We looked at each other and had one of those moments of perfect understanding. Ah, enlightened self-interest: the coin of my old world. It felt good to get back on familiar ground. No talk of honor with Mircea; just plain business. "Did you train Tony or what?"

Mircea laughed delightedly. Louis-César shot him an unhappy look before turning his eyes back to me. "Mademoiselle, until tonight, I did not truly believe that anyone could do what you can. But now that I know, I have hope again. The Pythia is the final arbiter of disagreements within the magical community, our Supreme Court, if you like. Without a strong Pythia, with the power to enforce her rulings, the problem between the light Fey and the Silver Circle may escalate to war, as ours with the Black already has. The structure of our world is fracturing."

He glanced at the door and Mircea cocked his head slightly. "The spell is active. Even with enhanced hearing, Pritkin cannot eavesdrop. Tell her."

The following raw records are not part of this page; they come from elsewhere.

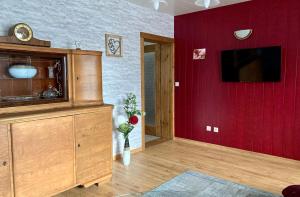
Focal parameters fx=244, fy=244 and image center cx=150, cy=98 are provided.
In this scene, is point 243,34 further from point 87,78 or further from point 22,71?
point 22,71

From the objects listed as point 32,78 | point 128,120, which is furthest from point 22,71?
point 128,120

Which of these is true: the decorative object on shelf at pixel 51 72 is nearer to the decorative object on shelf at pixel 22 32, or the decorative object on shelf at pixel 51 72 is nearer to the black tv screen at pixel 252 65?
the decorative object on shelf at pixel 22 32

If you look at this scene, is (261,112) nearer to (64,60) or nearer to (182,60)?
(182,60)

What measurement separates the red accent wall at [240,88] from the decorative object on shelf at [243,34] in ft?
0.21

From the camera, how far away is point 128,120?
12.4 ft

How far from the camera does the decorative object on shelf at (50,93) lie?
2.65 metres

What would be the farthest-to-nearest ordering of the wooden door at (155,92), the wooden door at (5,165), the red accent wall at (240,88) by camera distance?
the wooden door at (155,92), the red accent wall at (240,88), the wooden door at (5,165)

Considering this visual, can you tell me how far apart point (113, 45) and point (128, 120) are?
45.7 inches

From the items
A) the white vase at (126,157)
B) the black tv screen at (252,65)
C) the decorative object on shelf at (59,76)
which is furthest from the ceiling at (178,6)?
the white vase at (126,157)

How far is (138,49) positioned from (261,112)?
87.5 inches

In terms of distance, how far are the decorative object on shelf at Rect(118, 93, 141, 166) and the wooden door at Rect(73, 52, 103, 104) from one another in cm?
73

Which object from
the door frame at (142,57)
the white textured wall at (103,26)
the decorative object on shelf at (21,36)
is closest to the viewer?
the decorative object on shelf at (21,36)

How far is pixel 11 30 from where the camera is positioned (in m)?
2.47

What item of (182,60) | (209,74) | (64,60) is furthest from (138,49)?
(64,60)
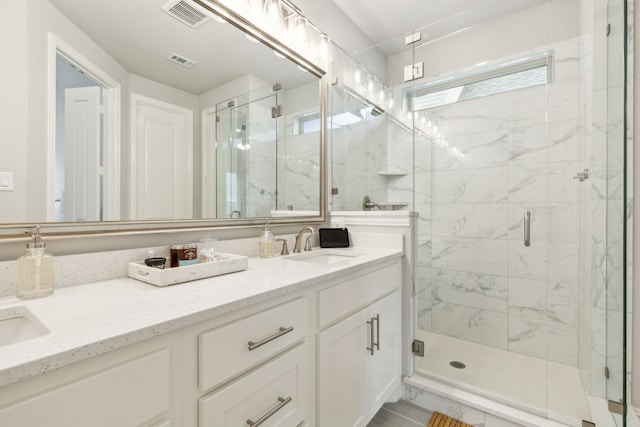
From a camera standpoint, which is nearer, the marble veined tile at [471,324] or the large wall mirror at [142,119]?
the large wall mirror at [142,119]

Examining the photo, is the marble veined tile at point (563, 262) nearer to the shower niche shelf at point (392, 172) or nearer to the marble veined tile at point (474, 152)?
the marble veined tile at point (474, 152)

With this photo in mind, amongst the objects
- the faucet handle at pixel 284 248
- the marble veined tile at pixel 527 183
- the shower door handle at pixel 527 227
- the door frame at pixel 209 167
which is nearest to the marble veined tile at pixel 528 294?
the shower door handle at pixel 527 227

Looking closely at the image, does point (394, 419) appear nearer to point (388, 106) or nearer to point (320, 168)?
point (320, 168)

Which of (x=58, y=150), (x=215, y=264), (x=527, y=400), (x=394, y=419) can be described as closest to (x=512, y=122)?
(x=527, y=400)

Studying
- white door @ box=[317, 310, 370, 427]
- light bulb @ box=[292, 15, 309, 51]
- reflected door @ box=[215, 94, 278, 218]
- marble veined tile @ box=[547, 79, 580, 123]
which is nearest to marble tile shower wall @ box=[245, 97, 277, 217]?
reflected door @ box=[215, 94, 278, 218]

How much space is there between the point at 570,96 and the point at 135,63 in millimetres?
2571

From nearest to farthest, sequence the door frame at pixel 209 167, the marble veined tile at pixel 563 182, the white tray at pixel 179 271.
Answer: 1. the white tray at pixel 179 271
2. the door frame at pixel 209 167
3. the marble veined tile at pixel 563 182

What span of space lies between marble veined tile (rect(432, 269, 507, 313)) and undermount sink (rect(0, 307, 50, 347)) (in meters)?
2.41

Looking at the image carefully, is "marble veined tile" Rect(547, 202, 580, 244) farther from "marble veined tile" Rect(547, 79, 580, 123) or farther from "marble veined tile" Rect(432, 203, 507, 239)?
"marble veined tile" Rect(547, 79, 580, 123)

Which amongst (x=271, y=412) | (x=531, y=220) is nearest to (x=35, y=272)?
(x=271, y=412)

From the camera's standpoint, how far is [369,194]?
247cm

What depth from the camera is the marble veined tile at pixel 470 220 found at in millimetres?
2285

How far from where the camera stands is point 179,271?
3.17 feet

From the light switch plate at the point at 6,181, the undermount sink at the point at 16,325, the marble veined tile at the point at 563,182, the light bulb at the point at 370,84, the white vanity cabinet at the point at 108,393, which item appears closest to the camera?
the white vanity cabinet at the point at 108,393
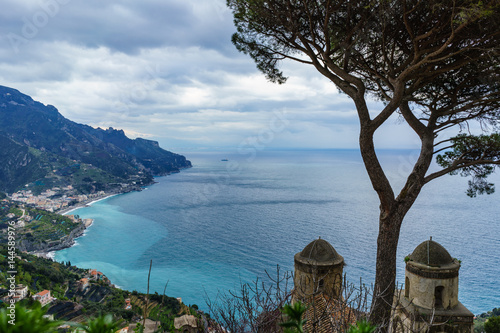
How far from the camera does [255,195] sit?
66.2 m

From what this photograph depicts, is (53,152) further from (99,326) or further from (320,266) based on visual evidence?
(99,326)

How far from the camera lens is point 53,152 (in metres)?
101

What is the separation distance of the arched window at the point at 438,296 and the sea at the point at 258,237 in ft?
38.4

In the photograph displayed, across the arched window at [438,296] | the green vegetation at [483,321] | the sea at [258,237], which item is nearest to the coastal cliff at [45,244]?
the sea at [258,237]

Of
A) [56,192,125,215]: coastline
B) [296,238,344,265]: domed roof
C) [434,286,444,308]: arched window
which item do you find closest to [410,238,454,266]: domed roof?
[434,286,444,308]: arched window

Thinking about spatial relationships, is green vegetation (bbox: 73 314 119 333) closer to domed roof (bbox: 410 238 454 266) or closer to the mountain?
domed roof (bbox: 410 238 454 266)

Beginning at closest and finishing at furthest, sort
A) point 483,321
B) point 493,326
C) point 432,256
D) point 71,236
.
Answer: point 432,256 → point 493,326 → point 483,321 → point 71,236

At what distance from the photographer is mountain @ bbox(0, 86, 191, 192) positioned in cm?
8050

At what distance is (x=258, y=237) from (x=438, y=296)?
32444 mm

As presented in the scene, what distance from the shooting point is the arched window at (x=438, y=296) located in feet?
27.0

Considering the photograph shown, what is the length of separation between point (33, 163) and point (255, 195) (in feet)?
202

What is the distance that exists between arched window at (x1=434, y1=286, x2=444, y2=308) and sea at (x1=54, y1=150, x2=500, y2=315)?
1170cm

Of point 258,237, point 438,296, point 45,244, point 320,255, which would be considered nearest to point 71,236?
point 45,244

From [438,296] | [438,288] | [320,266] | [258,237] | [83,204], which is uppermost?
[320,266]
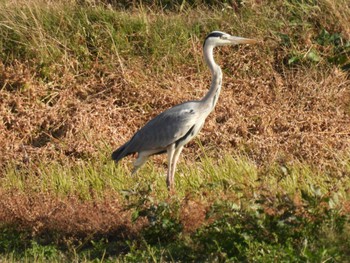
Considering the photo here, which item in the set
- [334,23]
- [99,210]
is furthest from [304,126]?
[99,210]

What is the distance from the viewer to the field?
859 centimetres

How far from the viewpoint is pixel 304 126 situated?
11711 millimetres

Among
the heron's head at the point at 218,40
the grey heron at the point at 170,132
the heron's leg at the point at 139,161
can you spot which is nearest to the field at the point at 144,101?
the heron's leg at the point at 139,161

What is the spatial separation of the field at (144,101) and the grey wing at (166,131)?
1.09 feet

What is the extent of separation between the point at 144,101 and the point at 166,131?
2.30 m

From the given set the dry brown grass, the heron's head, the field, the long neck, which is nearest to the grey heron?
the long neck

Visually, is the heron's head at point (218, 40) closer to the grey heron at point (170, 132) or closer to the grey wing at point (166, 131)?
the grey heron at point (170, 132)

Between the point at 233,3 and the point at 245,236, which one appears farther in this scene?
the point at 233,3

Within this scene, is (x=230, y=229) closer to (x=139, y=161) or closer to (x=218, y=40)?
(x=139, y=161)

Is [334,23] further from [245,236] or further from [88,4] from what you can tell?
[245,236]

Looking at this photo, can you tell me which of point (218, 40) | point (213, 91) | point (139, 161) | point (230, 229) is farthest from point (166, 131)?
point (230, 229)

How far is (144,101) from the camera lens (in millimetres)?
12141

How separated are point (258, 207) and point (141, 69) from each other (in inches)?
221

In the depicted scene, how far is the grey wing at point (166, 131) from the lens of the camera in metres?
9.86
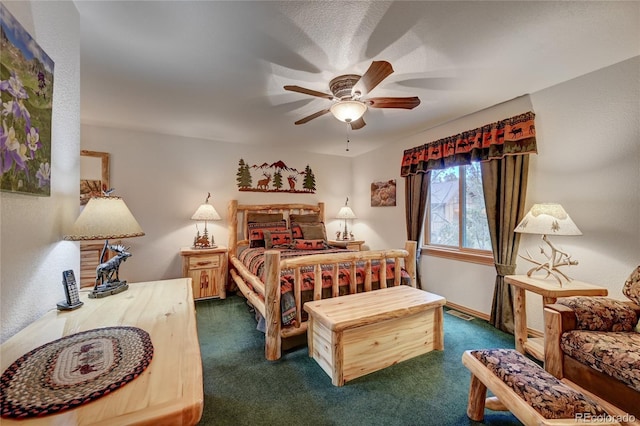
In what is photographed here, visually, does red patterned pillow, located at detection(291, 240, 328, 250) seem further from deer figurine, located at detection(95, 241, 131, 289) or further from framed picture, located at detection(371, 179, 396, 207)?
deer figurine, located at detection(95, 241, 131, 289)

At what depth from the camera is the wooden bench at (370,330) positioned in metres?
1.81

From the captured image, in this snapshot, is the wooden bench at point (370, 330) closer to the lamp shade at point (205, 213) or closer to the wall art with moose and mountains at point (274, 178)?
the lamp shade at point (205, 213)

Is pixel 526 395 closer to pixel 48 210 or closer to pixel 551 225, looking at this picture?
pixel 551 225

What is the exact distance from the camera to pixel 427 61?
1965mm

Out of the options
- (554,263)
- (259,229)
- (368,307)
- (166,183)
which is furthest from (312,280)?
(166,183)

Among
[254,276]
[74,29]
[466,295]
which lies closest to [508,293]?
[466,295]

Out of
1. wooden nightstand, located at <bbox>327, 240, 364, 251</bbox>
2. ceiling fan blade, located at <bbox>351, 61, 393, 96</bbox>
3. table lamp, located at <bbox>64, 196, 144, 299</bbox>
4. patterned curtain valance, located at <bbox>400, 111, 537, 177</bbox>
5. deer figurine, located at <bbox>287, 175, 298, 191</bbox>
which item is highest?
ceiling fan blade, located at <bbox>351, 61, 393, 96</bbox>

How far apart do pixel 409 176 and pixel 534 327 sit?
7.42ft

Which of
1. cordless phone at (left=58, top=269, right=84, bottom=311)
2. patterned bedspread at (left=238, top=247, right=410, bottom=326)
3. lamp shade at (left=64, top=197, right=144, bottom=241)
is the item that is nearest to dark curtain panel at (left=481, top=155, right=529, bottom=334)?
patterned bedspread at (left=238, top=247, right=410, bottom=326)

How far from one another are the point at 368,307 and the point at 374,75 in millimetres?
1702

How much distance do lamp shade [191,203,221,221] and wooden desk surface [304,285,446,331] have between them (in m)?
2.22

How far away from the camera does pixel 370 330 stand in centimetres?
193

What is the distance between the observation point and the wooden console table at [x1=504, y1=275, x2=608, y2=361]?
1936 mm

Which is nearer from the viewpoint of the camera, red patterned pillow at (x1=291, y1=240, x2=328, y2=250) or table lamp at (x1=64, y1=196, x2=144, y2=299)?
table lamp at (x1=64, y1=196, x2=144, y2=299)
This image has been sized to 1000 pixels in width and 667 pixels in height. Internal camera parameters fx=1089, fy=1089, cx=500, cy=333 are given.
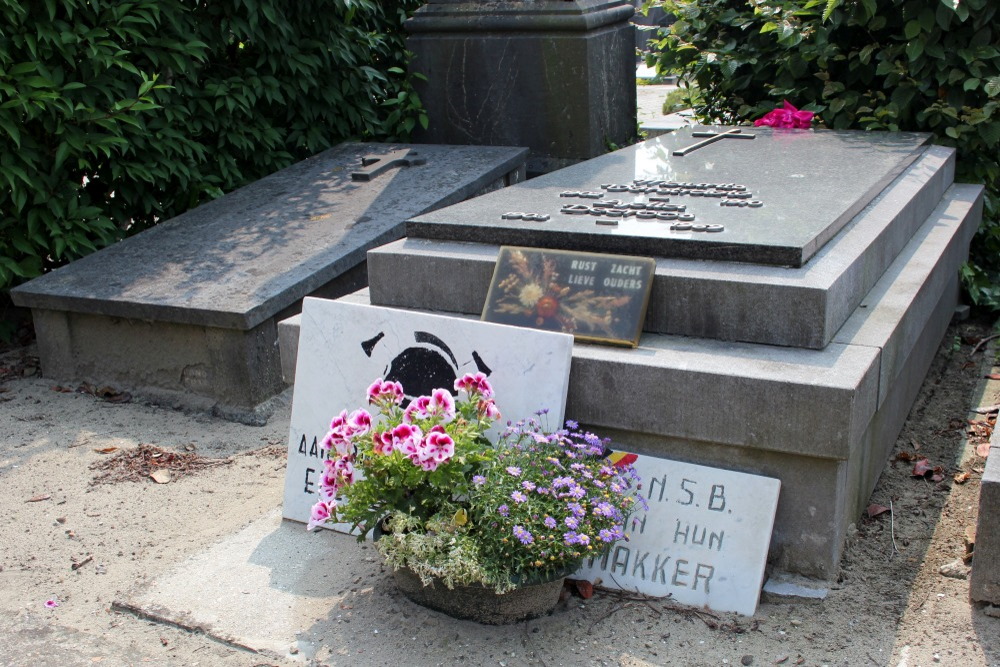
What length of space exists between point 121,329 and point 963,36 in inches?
171

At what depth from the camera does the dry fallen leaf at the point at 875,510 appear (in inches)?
139

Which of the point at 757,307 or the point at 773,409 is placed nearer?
the point at 773,409

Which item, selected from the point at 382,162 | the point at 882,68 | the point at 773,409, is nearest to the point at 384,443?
the point at 773,409

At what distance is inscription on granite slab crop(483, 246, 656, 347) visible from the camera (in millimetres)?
3314

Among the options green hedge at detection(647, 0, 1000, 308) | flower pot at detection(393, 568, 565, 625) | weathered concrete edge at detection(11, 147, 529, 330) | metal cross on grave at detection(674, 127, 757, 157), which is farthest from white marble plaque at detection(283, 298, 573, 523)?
green hedge at detection(647, 0, 1000, 308)

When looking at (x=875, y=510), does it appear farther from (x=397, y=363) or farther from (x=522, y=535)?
(x=397, y=363)

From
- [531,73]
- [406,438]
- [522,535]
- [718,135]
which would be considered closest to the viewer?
[522,535]

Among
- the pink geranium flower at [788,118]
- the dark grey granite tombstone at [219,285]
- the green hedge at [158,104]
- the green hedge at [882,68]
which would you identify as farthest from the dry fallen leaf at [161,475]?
the green hedge at [882,68]

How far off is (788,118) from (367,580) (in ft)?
12.1

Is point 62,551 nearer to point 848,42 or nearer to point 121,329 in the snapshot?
point 121,329

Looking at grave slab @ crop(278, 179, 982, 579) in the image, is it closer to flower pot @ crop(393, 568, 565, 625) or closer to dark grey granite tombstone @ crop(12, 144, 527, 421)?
flower pot @ crop(393, 568, 565, 625)

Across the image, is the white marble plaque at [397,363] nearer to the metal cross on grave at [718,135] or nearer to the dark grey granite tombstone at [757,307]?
the dark grey granite tombstone at [757,307]

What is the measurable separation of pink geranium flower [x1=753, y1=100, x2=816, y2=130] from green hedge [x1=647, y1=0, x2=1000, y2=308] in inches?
7.4

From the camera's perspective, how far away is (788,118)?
5.75 metres
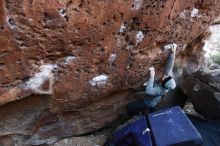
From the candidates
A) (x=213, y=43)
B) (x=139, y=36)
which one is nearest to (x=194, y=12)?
(x=139, y=36)

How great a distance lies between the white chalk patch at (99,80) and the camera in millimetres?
3598

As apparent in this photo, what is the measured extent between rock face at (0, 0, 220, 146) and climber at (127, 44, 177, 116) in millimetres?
83

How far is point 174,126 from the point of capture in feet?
11.4

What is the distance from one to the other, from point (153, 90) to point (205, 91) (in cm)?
72

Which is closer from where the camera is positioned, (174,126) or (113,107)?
(174,126)

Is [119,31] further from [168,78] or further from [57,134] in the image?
[57,134]

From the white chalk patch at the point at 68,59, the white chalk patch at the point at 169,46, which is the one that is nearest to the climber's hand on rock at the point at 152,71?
the white chalk patch at the point at 169,46

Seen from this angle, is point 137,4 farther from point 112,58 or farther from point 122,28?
point 112,58

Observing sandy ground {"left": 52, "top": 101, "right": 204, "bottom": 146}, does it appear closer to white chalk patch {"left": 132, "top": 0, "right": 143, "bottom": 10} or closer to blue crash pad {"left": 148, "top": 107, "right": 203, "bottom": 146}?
blue crash pad {"left": 148, "top": 107, "right": 203, "bottom": 146}

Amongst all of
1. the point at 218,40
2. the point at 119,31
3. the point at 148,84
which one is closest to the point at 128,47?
the point at 119,31

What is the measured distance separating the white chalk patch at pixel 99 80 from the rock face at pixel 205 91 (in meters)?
1.16

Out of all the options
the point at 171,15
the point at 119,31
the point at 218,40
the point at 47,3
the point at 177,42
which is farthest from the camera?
the point at 218,40

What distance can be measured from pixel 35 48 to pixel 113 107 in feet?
4.23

Louis-César looked at me and I got that feeling again of power sliding along my skin. His control was slipping. I thrust my bracelet into my pocket so it wouldn't go nuts. I didn't want to find out what would happen if it attacked him. "We believe that a challenger to the Consul, Lord Rasputin, is using the missing sybil in his bid for power. For months, Senate members have been attacked by their own retainers. In some cases those who have served them for centuries, who were thought completely loyal, have turned on them without warning. The guards in the Senate chamber who attacked you were some of these. Sworn to the Consul's own power, still they turned. Now we may understand why."

Maybe I was missing something. I wasn't exactly at my best. "Okay, why?"

Rafe came forward and knelt at my feet. I petted his messy curls and felt a little better. He couldn't do a damn thing for me, but it was nice having him around. "Don't you see, mia stella? The sybil must have traveled in time as you did, and somehow she interfered with the bonding between servants and masters. It has long been thought that the Pythia experiences all times at once, instead of traveling only in one direction as we do. It may be that the missing sybil is gaining power as you have recently done. Only she has used the power for harm."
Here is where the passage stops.